Dimensional effect of CFD analysis for submarine landslides interactions with infinite suspension pipelines

Abstract

In this study, a computational fluid dynamics method is employed to numerically investigate the impact of submarine landslides with shear-thinning non-Newtonian fluids on infinite suspension pipelines with different diameters at various Reynolds numbers, revealing the influence of the dimensional effect between the small-scale model and the engineering prototype on impact force (i.e., drag and lift forces) coefficients. The study results show that the impact force coefficients increase to varying degrees with the pipeline diameter; the influence of the pipeline diameter on the lift force is significantly higher than that on the drag force; the minimum lift force coefficient for the pipeline diameter of 500 mm is 20.2 times higher than that for the pipeline diameter of 25 mm; and the small-scale model significantly underestimates the impact forces on the prototype, resulting in dangerous submarine pipeline designs. With increasing pipeline diameter, the slumping phenomenon clearly occurs in submarine landslides due to the gravitational potential energy and it causes a rapid increase in the head velocity of the landslide, thereby significantly increasing the impact force coefficients, especially for pipelines with large diameters.

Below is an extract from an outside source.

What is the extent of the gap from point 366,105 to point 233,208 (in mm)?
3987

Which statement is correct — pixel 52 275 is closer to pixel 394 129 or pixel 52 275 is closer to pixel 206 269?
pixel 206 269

Furthermore, in gravity-free simulations, the impact force coefficients decrease with increasing pipeline diameter. This is because when the impact velocity is large and the pipeline diameter is small, submarine landslides have a high shear rate on the pipeline, resulting in high frictional stresses. Notably, the influence of dimensional effects needs to be considered to determine the velocity and shear rate of the submarine landslides around/on pipelines.